- _What you need to do_:
**1.** In the Ambrose Flux Dundas biography below, restate the paragraph beginning "Flux Dundas was born in 1899" as a short bulleted list that keeps its main facts.
**2.** Please reproduce word for word the stretch of the Ambrose Flux Dundas biography from "Pakistani politician" through "Christ Church, Oxford.".

- _Reading text_:
══════════════════════════════

19th Lieutenant Governor of the Isle of Man
- In office 9 September 1952 – 7 September 1959
- Monarch: Elizabeth II
- Preceded by: Sir Geoffrey Bromet
- Succeeded by: Sir Ronald Garvey

2nd Governor of North-West Frontier Province
- In office 8 April 1948 – 16 July 1949
- Monarch: King George VI
- Governors-General: Muhammad Ali Jinnah Khawaja Nazimuddin
- Preceded by: George Cunningham
- Succeeded by: Sahibzada Mohammad Kursheed

Chief Commissioner of Balochistan
- In office 4 October 1947 – 8 April 1948
- Monarch: King George VI
- Preceded by: Sir Geoffrey Prior
- Succeeded by: Cecil Savidge

Personal details
- Born: Ambrose Dundas Flux Dundas 14 April 1899
- Died: 29 April 1973 (aged 74) Binfield, Berkshire, England
- Spouse: Mary Forest Bracewell
- Children: One daughter
- Alma mater: Christ Church, Oxford
- Occupation: Civil servant

= Ambrose Flux Dundas =

Pakistani politician

Sir Ambrose Dundas Flux Dundas (14 April 1899 – 29 April 1973) was a British civil servant and colonial administrator in British India in what later became Pakistan. He was also Lieutenant Governor of the Isle of Man from 1952 to 1959.

==Career==
Flux Dundas was born in 1899, the son of Reverend Alfred William Flux Dundas. He was educated at the Harrow School, the Royal Military Academy, Woolwich, and Christ Church, Oxford.

══════════════════════════════

[Transcribed page contents]

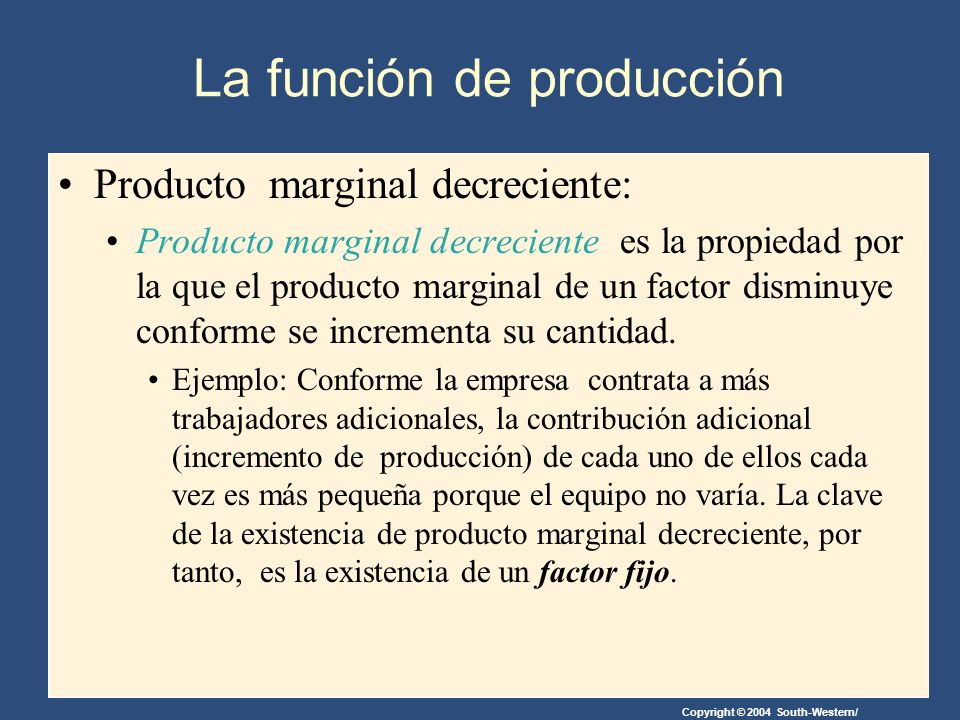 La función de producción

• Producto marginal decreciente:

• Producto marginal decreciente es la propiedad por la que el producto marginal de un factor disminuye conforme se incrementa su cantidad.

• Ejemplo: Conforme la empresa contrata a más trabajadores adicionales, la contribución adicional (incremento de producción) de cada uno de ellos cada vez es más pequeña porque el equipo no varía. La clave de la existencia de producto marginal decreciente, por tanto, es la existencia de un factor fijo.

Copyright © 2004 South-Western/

══════════════════════════════

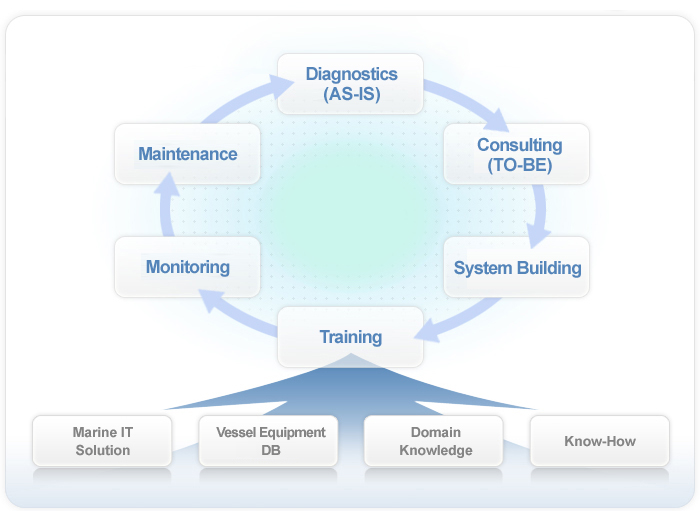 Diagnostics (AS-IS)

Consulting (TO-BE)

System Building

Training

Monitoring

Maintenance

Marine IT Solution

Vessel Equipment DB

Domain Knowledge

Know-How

══════════════════════════════

- _Your written answers_:
**1.**
- Born in 1899
- Son of Reverend Alfred William Flux Dundas
- Educated at the Harrow School, the Royal Military Academy, Woolwich, and Christ Church, Oxford

**2.**
Pakistani politician

Sir Ambrose Dundas Flux Dundas (14 April 1899 – 29 April 1973) was a British civil servant and colonial administrator in British India in what later became Pakistan. He was also Lieutenant Governor of the Isle of Man from 1952 to 1959.

==Career==
Flux Dundas was born in 1899, the son of Reverend Alfred William Flux Dundas. He was educated at the Harrow School, the Royal Military Academy, Woolwich, and Christ Church, Oxford.